--- start of Rows ---
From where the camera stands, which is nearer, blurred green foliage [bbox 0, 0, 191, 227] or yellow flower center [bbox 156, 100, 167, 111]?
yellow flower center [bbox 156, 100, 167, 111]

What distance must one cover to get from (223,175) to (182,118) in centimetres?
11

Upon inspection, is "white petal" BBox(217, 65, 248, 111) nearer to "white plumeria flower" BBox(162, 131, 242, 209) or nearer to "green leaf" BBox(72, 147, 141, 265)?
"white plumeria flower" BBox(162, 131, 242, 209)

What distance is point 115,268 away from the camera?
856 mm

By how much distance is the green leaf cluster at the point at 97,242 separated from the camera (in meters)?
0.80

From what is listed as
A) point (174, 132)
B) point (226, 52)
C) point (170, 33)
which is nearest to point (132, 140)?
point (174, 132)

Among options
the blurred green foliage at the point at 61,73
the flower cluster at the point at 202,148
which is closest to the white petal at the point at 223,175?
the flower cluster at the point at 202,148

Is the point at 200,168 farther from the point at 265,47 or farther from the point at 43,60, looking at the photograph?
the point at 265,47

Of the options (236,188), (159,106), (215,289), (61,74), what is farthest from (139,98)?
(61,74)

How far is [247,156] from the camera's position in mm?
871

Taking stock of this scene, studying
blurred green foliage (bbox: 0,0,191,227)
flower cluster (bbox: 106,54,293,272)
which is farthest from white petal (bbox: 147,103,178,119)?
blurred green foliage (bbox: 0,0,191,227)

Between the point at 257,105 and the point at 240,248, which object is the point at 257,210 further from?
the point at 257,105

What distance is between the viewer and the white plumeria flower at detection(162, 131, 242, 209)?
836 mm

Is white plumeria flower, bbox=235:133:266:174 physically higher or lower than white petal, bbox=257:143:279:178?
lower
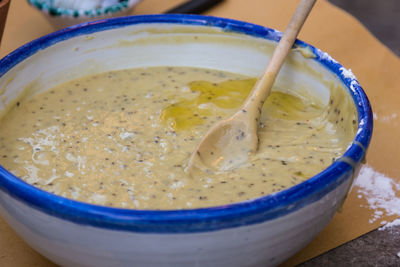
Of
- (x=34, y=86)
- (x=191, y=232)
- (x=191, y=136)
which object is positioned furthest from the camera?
(x=34, y=86)

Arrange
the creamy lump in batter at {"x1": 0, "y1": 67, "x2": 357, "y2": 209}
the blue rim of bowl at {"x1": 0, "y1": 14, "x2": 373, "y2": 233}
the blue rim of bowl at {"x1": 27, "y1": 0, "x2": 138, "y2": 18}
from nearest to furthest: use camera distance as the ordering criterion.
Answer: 1. the blue rim of bowl at {"x1": 0, "y1": 14, "x2": 373, "y2": 233}
2. the creamy lump in batter at {"x1": 0, "y1": 67, "x2": 357, "y2": 209}
3. the blue rim of bowl at {"x1": 27, "y1": 0, "x2": 138, "y2": 18}

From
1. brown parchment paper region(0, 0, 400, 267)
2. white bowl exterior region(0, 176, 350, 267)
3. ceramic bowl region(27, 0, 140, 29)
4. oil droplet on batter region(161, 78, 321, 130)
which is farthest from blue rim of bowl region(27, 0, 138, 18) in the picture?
white bowl exterior region(0, 176, 350, 267)

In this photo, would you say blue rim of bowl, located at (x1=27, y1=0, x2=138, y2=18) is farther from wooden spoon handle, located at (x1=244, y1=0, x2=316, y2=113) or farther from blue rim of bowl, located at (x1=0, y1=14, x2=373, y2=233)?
blue rim of bowl, located at (x1=0, y1=14, x2=373, y2=233)

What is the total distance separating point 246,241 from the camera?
0.68 meters

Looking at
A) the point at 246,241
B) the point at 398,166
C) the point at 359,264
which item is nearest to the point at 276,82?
the point at 398,166

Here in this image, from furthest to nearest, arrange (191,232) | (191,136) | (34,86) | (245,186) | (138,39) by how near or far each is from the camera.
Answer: (138,39) → (34,86) → (191,136) → (245,186) → (191,232)

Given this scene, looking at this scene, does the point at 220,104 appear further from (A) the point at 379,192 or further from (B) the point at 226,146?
(A) the point at 379,192

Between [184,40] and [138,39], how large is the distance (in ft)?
0.33

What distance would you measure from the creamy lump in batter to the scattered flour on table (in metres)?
0.14

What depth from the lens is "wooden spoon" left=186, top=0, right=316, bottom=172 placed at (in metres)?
0.91

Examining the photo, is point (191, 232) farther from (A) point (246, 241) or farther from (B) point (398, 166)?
(B) point (398, 166)

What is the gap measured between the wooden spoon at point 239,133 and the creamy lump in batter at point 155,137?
0.08 ft

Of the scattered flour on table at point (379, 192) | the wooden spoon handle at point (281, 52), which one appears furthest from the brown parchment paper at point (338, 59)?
the wooden spoon handle at point (281, 52)

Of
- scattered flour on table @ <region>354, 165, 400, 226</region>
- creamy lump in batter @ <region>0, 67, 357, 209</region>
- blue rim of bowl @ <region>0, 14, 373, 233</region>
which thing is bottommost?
scattered flour on table @ <region>354, 165, 400, 226</region>
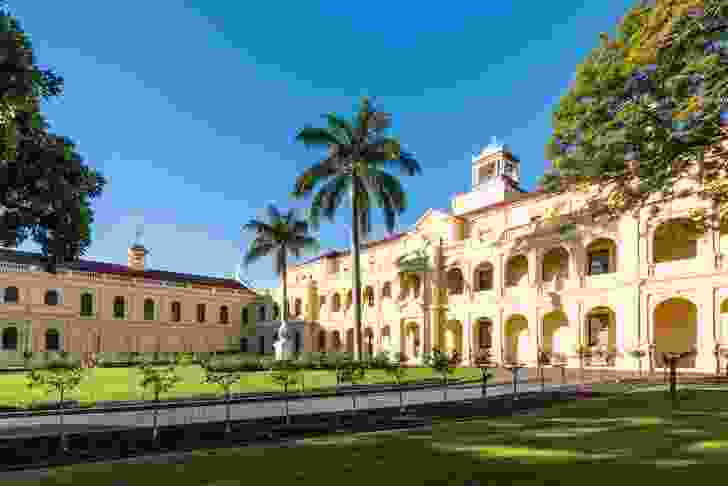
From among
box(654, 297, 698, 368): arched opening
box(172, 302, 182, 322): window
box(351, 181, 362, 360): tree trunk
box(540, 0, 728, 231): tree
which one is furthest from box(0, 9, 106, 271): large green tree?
box(172, 302, 182, 322): window

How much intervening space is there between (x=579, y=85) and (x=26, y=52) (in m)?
12.0

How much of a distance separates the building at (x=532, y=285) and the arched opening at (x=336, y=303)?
0.10 meters

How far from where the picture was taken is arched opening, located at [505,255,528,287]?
105ft

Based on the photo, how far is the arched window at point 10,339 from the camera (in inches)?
1678

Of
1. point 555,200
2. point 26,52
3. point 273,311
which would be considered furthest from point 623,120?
point 273,311

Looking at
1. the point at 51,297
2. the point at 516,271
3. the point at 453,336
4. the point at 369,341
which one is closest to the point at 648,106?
the point at 516,271

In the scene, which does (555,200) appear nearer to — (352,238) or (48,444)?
(352,238)

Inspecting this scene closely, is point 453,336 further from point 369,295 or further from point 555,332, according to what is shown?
point 369,295

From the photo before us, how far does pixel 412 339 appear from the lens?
132 feet

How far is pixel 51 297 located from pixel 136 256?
1179cm

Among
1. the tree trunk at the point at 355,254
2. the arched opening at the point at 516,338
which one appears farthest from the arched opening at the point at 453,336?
the tree trunk at the point at 355,254

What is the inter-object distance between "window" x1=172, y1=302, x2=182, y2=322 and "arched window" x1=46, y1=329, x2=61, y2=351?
10832 mm

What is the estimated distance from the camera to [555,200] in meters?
32.6

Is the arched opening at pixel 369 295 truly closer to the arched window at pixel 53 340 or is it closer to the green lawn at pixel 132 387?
the green lawn at pixel 132 387
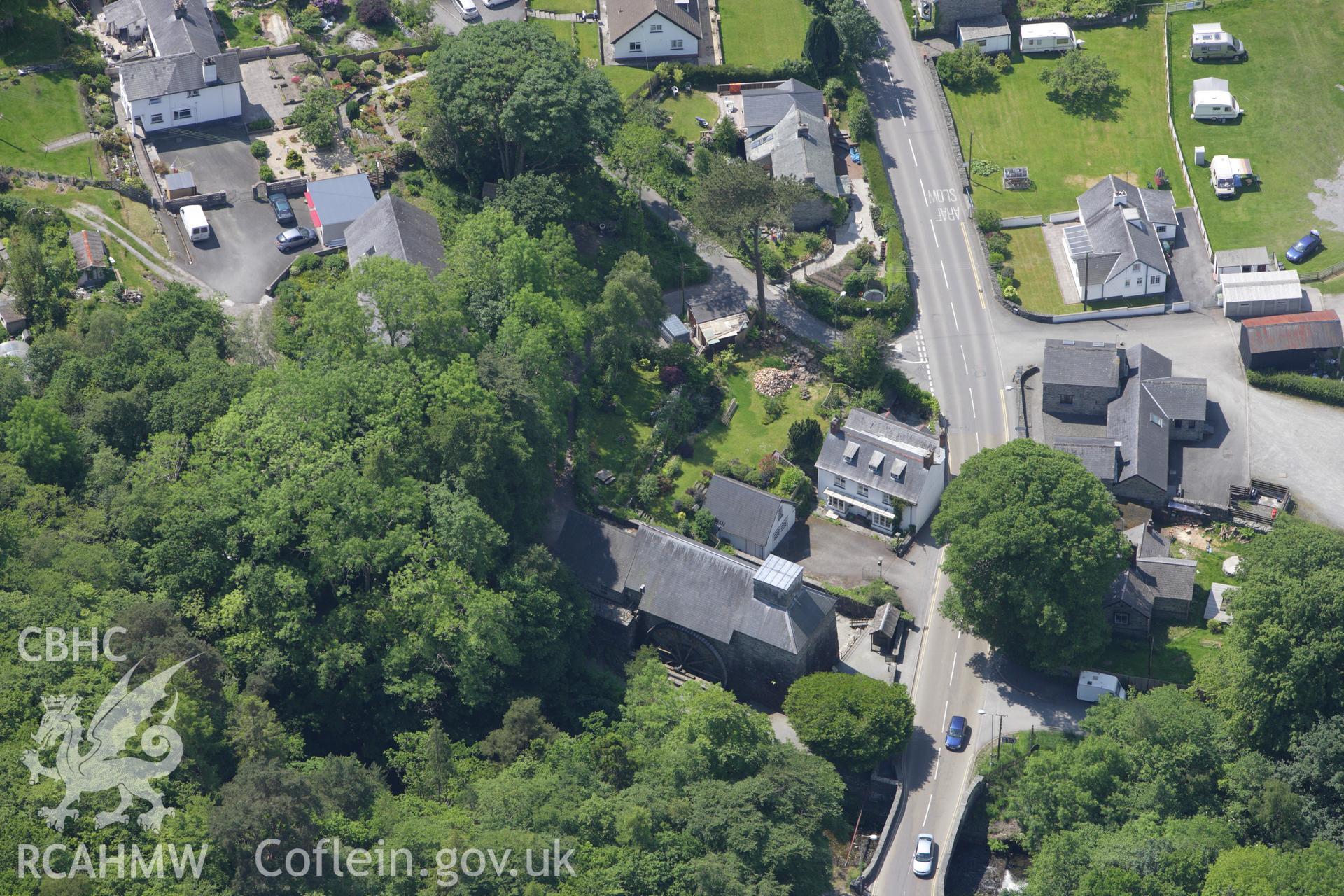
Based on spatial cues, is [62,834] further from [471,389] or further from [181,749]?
[471,389]

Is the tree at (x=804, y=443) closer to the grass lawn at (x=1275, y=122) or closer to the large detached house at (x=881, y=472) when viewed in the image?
the large detached house at (x=881, y=472)

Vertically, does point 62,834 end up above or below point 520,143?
below

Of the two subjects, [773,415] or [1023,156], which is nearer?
[773,415]


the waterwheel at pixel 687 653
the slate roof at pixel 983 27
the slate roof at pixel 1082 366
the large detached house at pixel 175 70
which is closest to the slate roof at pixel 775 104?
the slate roof at pixel 983 27

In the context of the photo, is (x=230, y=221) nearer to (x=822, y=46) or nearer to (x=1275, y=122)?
(x=822, y=46)

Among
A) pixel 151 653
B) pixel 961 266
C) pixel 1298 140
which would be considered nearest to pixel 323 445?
pixel 151 653

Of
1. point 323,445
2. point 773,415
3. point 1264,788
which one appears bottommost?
point 1264,788

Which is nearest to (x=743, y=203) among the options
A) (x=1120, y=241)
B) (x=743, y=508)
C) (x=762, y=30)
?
(x=743, y=508)
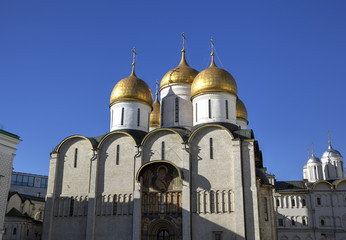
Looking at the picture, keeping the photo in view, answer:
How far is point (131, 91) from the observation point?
77.2 ft

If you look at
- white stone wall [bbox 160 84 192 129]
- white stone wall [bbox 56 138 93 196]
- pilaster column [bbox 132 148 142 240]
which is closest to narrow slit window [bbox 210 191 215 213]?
pilaster column [bbox 132 148 142 240]

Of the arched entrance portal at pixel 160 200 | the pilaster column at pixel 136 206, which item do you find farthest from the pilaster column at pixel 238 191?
the pilaster column at pixel 136 206

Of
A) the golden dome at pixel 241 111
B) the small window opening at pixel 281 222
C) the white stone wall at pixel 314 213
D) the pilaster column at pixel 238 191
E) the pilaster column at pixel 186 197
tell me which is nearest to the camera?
the pilaster column at pixel 238 191

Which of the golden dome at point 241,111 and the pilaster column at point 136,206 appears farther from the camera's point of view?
the golden dome at point 241,111

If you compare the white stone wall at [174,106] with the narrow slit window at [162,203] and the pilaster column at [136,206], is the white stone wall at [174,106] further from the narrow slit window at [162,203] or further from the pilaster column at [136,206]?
the narrow slit window at [162,203]

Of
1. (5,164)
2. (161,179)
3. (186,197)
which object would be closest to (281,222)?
(186,197)

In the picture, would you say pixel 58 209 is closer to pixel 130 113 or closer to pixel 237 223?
pixel 130 113

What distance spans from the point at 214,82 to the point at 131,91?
539 centimetres

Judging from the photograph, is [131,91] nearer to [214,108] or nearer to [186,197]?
[214,108]

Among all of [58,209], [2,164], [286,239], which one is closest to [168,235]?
[58,209]

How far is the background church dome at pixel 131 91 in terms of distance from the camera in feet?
77.0

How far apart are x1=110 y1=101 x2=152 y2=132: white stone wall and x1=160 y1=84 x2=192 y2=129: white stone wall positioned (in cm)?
124

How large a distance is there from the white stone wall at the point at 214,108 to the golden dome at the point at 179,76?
276 cm

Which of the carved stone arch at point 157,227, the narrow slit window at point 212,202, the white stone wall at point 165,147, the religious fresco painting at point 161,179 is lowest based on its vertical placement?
the carved stone arch at point 157,227
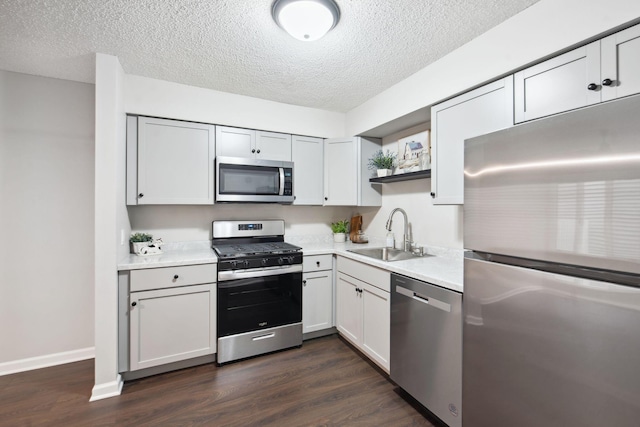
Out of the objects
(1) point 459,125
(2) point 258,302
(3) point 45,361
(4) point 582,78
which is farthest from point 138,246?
(4) point 582,78

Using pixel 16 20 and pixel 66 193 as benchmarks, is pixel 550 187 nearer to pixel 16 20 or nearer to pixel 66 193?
pixel 16 20

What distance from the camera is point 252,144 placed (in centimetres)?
286

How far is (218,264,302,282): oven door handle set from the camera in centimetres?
239

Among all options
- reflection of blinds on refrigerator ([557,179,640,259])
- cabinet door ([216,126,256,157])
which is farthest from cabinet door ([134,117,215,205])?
reflection of blinds on refrigerator ([557,179,640,259])

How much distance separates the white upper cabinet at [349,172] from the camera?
10.2ft

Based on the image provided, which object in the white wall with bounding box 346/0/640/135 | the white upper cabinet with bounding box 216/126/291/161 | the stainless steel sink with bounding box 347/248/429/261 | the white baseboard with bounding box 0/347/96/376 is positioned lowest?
the white baseboard with bounding box 0/347/96/376

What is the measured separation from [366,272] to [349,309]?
1.65 ft

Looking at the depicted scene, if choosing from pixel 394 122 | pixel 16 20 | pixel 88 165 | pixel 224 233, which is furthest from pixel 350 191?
pixel 16 20

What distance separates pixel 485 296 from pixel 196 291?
2075mm

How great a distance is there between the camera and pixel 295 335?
2.68 meters

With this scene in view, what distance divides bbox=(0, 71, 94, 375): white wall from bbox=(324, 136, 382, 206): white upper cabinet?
2281 millimetres

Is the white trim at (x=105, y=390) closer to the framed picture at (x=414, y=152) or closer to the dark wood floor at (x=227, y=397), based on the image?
the dark wood floor at (x=227, y=397)

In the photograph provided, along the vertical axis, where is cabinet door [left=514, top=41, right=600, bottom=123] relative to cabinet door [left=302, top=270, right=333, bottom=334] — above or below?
above

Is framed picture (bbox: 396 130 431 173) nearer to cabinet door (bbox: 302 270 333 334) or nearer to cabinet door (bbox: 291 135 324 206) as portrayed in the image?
cabinet door (bbox: 291 135 324 206)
--- end of Rows ---
Aim:
Rewrite the lines from the one holding "In the photograph" through the end of the material, inclusive, swapping "vertical axis" for "up-down axis" and leaving everything else unchanged.

Exercise solution:
In the photograph provided, along the up-down axis, where is cabinet door [left=514, top=41, right=600, bottom=123] relative to cabinet door [left=302, top=270, right=333, bottom=334] — above or below?
above

Is framed picture (bbox: 396 130 431 173) nearer to cabinet door (bbox: 302 270 333 334) or nearer to cabinet door (bbox: 291 135 324 206) as portrayed in the image?
cabinet door (bbox: 291 135 324 206)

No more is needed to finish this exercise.